Penghitungan kerugian kerusakan lingkungan perlu berpedoman pada Peraturan Menteri Lingkungan Hidup dan Kehutanan No. 7 Tahun 2014 tentang Kerugian Lingkungan Hidup (Permen LHK 7/2014). Pasal 4 beleid itu menyebut, perhitungan kerugian lingkungan hidup dapat dilakukan oleh ahli bidang pencemaran dan/atau kerusakan lingkungan hidup dan/atau valuasi ekonomi lingkungan hidup.

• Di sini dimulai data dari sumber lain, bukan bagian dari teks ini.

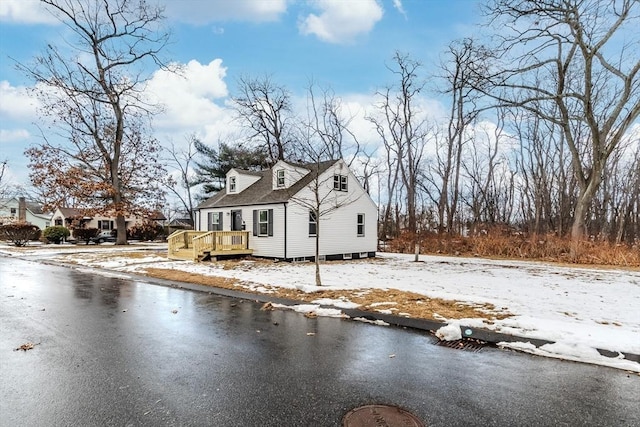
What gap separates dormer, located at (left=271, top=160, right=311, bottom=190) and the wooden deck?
2.81 meters

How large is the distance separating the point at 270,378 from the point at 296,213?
1271cm

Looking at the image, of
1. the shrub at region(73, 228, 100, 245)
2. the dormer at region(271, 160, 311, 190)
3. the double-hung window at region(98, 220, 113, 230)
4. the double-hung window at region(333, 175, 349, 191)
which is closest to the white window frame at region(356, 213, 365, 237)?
the double-hung window at region(333, 175, 349, 191)

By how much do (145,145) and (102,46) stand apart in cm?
753

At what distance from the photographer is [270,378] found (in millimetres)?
3564

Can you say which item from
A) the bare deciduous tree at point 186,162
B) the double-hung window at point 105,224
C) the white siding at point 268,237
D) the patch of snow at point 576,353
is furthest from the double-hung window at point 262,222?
Answer: the double-hung window at point 105,224

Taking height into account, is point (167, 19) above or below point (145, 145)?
above

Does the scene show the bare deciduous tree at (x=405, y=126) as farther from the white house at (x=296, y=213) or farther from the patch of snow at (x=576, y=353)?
the patch of snow at (x=576, y=353)

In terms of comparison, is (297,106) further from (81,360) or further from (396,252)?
(81,360)

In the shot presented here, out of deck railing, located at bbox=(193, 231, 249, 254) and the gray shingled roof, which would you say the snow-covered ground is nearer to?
deck railing, located at bbox=(193, 231, 249, 254)

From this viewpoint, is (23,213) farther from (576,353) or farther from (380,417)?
(576,353)

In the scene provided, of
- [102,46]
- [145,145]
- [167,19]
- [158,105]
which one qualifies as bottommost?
[145,145]

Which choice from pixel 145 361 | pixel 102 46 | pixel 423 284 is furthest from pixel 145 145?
pixel 145 361

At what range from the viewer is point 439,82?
2102 centimetres

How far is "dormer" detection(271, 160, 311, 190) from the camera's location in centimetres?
1730
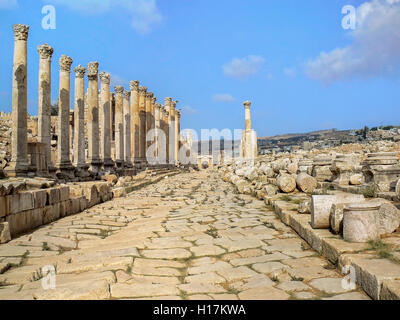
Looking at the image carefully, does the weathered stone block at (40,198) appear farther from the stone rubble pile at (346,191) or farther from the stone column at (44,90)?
the stone column at (44,90)

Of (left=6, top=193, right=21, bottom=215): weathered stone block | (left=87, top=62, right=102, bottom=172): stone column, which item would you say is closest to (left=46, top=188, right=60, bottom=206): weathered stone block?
(left=6, top=193, right=21, bottom=215): weathered stone block

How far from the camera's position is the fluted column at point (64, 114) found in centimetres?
1565

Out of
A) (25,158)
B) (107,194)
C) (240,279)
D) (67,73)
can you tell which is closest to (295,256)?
(240,279)

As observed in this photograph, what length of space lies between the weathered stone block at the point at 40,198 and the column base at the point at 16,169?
581 centimetres

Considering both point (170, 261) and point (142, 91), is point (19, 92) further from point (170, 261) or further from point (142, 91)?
point (142, 91)

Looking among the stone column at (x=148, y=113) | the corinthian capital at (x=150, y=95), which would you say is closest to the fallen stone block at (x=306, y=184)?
the stone column at (x=148, y=113)

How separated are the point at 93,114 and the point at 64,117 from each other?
2781mm

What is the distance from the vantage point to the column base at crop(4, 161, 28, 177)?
11691 mm

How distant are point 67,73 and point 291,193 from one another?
12.2 m

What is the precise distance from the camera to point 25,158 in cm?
1236

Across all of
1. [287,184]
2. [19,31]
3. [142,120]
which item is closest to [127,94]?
[142,120]

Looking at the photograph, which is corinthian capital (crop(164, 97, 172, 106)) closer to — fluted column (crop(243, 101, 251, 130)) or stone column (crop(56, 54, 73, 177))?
fluted column (crop(243, 101, 251, 130))

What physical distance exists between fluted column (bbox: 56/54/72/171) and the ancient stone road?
911cm
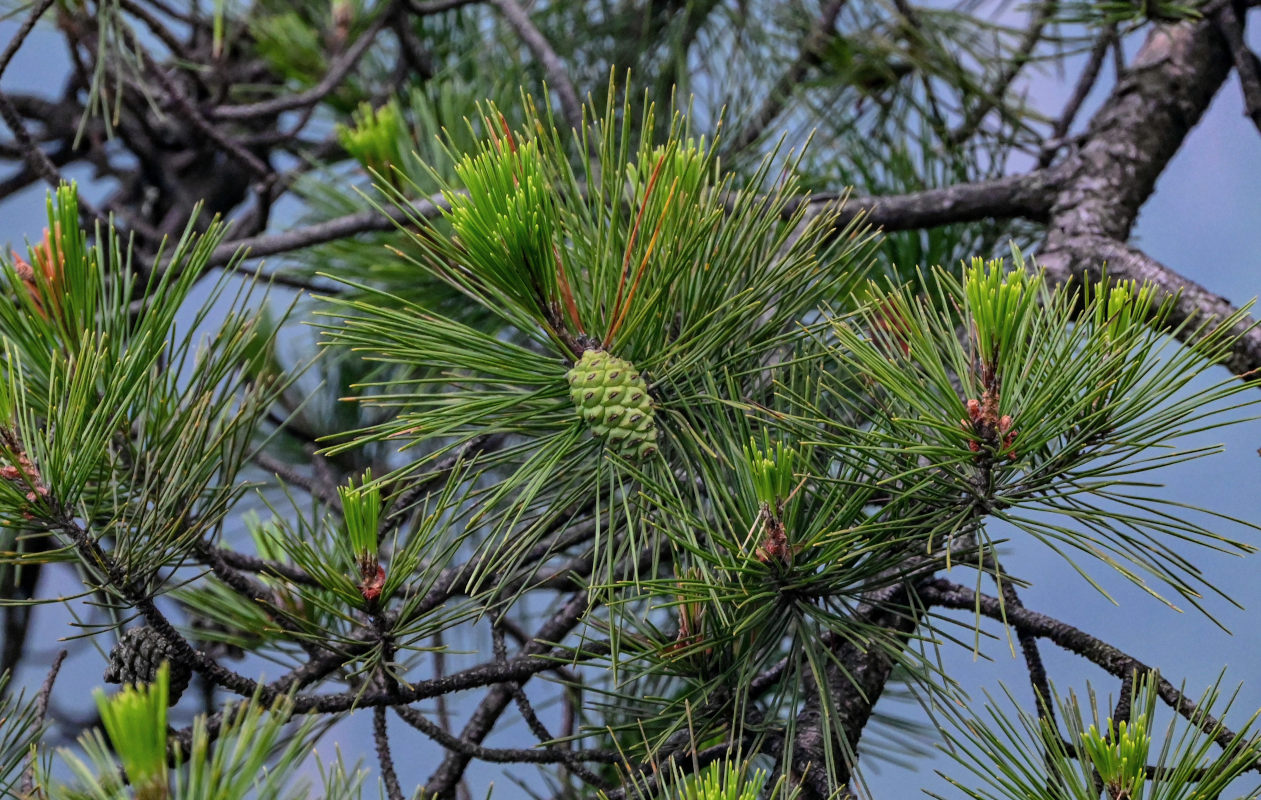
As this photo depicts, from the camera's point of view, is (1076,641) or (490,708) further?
(490,708)

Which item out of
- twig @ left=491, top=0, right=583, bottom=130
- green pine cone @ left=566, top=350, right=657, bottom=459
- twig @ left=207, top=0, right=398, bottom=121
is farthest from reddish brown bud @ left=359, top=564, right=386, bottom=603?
twig @ left=207, top=0, right=398, bottom=121

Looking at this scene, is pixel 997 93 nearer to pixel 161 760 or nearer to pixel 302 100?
pixel 302 100

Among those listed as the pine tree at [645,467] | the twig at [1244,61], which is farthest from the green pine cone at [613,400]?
the twig at [1244,61]

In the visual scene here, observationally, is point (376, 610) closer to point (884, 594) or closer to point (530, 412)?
point (530, 412)

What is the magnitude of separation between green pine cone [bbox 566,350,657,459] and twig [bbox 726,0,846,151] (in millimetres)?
509

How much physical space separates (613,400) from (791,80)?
0.61 m

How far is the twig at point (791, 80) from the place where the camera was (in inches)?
33.7

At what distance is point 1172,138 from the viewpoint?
68cm

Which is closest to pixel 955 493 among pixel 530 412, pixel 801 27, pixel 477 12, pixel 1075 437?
pixel 1075 437

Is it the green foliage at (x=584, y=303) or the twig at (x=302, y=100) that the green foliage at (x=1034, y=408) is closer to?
the green foliage at (x=584, y=303)

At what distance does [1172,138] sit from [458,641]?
73 cm

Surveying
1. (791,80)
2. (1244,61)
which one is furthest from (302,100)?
(1244,61)

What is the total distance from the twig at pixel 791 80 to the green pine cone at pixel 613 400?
509 mm

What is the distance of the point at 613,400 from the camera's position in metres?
0.38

"Aduan yang disampaikan oleh pihak pelapor kepada kepolisian mengenai Bambang Hero tidak memiliki dasar dalam melakukan penghitungan kerugian negara merupakan kekeliruan," lanjut Koalisi Perlindungan Pejuang Lingkungan.
Penghitungan kerugian tersebut sudah diakomodasi oleh Badan Pengawas Keuangan dan Pembangunan (BPKP). BPKP menyatakan kerugian akibat kerusakan lingkungan senilai Rp 271 triliun merupakan bagian dari valuasi kerugian keuangan negara sekitar Rp 300 triliun. Perhitungan ini juga telah diakui oleh Majelis Hakim di Pengadilan Tipikor pada PN Jakarta Pusat yang memeriksa dan mengadili perkara ini.
"Kejadian yang dialami oleh Bambang Hero merupakan upaya intimidasi kepada pihak yang terlibat dalam upaya melawan pelaku perusak lingkungan," ujar Koalisi Perlindungan Pejuang Lingkungan.
Berdasarkan data Indonesia Corruption Watch (ICW) pada 2015 hingga 2024, terdapat 50 kasus intimidasi terhadap 123 pegiat antikorupsi. Sebanyak 20 kasus di antaranya adalah upaya judicial harassment.
Untuk itu, Koalisi Perlindungan Pejuang Lingkungan mendesak agar:
1. pemerintah mengevaluasi implementasi aturan perlindungan pejuang lingkungan;
2. kejaksaan memberikan upaya perlindungan kepada Bambang Hero agar kejadian ini tidak berulang;
3. Polda Bangka Belitung tidak melanjutkan proses hukum terhadap Bambang Hero dan kepolisian menghentikan upaya kriminalisasi yang serupa di kemudian hari.